- **THE TASK**
Please count the lines in the listing below that contain the string "beige", and give only that number.

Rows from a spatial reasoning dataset
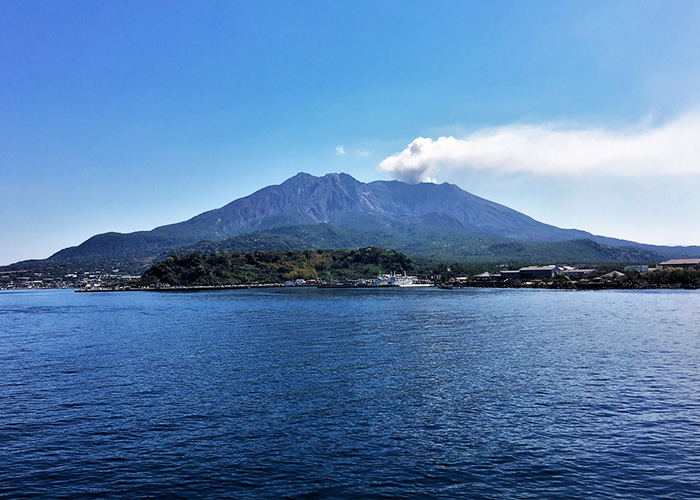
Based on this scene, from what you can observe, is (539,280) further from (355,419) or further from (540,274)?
(355,419)

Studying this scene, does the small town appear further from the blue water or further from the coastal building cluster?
the blue water

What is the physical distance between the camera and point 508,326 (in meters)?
51.1

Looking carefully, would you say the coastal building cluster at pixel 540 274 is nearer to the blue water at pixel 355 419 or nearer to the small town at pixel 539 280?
the small town at pixel 539 280

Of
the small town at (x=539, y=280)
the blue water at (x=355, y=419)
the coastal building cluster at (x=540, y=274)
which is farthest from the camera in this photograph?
the coastal building cluster at (x=540, y=274)

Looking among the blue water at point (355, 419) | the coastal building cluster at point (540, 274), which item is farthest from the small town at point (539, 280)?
the blue water at point (355, 419)

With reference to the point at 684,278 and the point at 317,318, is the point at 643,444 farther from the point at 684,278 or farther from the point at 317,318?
the point at 684,278

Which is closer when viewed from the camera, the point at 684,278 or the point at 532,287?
the point at 684,278

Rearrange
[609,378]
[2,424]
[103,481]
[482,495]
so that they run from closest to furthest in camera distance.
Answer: [482,495], [103,481], [2,424], [609,378]

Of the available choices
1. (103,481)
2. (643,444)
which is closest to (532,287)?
(643,444)

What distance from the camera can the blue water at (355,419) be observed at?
45.0ft

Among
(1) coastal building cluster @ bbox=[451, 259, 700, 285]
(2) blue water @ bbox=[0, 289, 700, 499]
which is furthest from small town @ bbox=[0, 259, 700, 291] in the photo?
(2) blue water @ bbox=[0, 289, 700, 499]

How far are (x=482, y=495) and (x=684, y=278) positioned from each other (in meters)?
145

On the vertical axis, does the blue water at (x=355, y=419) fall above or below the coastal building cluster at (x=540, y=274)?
below

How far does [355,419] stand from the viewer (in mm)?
19203
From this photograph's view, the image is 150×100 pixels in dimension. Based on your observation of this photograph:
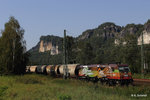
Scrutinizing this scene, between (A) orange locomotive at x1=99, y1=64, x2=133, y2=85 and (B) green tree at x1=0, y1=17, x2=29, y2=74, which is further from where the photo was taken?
(B) green tree at x1=0, y1=17, x2=29, y2=74

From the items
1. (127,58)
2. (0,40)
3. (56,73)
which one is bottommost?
(56,73)

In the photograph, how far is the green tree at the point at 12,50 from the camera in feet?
147

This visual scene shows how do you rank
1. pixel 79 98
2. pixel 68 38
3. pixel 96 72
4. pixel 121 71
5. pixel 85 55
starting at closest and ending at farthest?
pixel 79 98
pixel 121 71
pixel 96 72
pixel 68 38
pixel 85 55

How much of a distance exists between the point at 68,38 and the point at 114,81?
181ft

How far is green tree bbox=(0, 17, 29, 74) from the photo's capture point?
4469 centimetres

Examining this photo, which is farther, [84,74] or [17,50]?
[17,50]

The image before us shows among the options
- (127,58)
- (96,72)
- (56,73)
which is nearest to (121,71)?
(96,72)

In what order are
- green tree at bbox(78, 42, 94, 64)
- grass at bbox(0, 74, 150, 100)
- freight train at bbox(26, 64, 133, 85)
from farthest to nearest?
green tree at bbox(78, 42, 94, 64), freight train at bbox(26, 64, 133, 85), grass at bbox(0, 74, 150, 100)

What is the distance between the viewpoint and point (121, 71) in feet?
79.7

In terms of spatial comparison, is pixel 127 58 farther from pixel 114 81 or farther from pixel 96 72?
pixel 114 81

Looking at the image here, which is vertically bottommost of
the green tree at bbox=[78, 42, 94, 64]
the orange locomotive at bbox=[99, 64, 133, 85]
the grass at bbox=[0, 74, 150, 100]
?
the grass at bbox=[0, 74, 150, 100]

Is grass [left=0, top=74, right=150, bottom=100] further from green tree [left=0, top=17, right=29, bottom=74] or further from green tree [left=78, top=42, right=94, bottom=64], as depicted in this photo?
green tree [left=78, top=42, right=94, bottom=64]

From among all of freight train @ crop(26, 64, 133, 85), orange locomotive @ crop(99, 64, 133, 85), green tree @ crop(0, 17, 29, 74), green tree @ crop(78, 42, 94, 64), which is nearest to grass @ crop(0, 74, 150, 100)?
orange locomotive @ crop(99, 64, 133, 85)

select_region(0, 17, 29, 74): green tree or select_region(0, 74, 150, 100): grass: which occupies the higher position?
select_region(0, 17, 29, 74): green tree
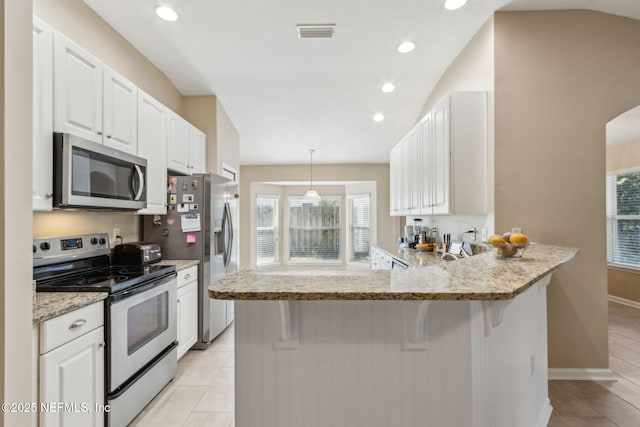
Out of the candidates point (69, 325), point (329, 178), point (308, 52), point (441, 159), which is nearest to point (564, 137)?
point (441, 159)

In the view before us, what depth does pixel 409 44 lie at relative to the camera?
2.90 m

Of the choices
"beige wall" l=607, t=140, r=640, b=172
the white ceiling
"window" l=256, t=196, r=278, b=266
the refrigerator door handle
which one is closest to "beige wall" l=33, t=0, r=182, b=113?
the white ceiling

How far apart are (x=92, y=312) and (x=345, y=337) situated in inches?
54.1

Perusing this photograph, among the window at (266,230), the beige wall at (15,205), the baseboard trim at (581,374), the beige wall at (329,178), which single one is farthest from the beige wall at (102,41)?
the baseboard trim at (581,374)

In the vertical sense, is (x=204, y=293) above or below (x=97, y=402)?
above

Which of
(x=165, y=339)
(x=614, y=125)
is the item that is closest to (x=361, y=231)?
(x=614, y=125)

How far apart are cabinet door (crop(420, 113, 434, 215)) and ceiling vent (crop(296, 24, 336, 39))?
1246 millimetres

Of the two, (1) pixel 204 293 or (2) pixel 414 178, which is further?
(2) pixel 414 178

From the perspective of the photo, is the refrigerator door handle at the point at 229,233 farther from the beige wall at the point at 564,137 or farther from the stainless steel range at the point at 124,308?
the beige wall at the point at 564,137

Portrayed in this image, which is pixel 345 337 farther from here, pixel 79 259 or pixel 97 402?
pixel 79 259

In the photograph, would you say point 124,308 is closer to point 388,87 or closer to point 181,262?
point 181,262

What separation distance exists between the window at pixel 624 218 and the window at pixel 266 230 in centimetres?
610

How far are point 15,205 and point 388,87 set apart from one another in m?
3.65

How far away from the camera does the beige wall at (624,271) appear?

- **ANSWER TO THE PROBLEM**
6